Swan raced down to the shelter the next day to meet him and fill out paperwork. She was surprised when, initially, the shelter was not keen on adopting Nico out. The staff feared he would be pursued based on his popularity, so they made sure Swan wanted Nico, not just Nico the Internet Dog ("He has a Facebook page," Swan added with a laugh). Once they realized she was legit, Nico was hers. And they've all been bonded ever since. Swan and Garris work with a vibration collar so they can "call" his name; he'll immediately trot over to them and sit right down.
"He has been trained, and is still training, with hand signals," said Swan. "He is doing so well!"
Even though he faced mistreatment and abuse in the past, Nico holds no grudges in the present.
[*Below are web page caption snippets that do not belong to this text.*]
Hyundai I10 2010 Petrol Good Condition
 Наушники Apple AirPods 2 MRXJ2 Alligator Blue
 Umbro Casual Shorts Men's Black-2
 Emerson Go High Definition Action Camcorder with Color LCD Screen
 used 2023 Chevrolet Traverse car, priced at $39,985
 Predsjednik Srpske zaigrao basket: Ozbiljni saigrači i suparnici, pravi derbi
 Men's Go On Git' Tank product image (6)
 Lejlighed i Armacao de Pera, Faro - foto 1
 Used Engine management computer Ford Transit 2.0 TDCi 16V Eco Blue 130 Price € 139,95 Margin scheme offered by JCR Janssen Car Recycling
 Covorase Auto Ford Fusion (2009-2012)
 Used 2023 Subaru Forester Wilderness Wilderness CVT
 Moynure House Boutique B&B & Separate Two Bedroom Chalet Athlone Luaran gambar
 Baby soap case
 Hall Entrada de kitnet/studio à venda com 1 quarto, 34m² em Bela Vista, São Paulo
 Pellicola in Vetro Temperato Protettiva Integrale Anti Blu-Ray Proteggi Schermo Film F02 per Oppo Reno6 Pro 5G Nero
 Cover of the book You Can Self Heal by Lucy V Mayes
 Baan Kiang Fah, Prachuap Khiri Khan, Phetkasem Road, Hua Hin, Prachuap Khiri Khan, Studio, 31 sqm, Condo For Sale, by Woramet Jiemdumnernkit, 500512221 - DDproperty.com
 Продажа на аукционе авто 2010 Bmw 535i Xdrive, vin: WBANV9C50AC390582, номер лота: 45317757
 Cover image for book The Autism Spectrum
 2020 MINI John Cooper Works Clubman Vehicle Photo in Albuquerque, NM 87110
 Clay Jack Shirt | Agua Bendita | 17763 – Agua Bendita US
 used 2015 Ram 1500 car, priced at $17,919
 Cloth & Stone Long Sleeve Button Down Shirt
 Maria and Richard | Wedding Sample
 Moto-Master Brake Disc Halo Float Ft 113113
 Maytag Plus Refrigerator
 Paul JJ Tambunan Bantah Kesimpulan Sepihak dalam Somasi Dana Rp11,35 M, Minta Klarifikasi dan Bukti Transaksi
"[Despite] Nico's scarring and the condition he was found in, he has forgiven man for everything that has happened to him," said Swan. "He is truly an example of a happy ending, even though this just our beginning."
On one side, Nico behaves like a true gentleman. Yet on the other, he's still just a big guy.
"He loves to sleep, snore, play in the snow, cuddle, snort and pass gas," Swan joked. "He is so amazing and has added so much stinky love to our lives!"
He adores the snow, chewing, sleeping and his baths. Oh how he loves his baths! But perhaps the best thing Nico loves to do is snuggle.
"He and I have started snuggling in the morning," said Swan. "It is so cute, I cannot put it into words."
Nico is an original, and his story is a success. From street dog to death-row dog to rescued canine to adored family member. But everyone involved in his journey knows that there are lots of other Nicos in shelters all across the country, just waiting for their happy endings.
"When someone goes to a shelter to find a pet, they are looking for the cute, well-maintained, spunky pet," said Swan. "They walk by the defeated, mistreated, infected and rough-looking dog. Maybe because they think the dog will misbehave, be aggressive or is not cute enough for them.
"Nico represents a dog that, given a chance, can give more love to a home and his humans because he is more grateful to have them. I want people to see that all pets need love and a home that fits them."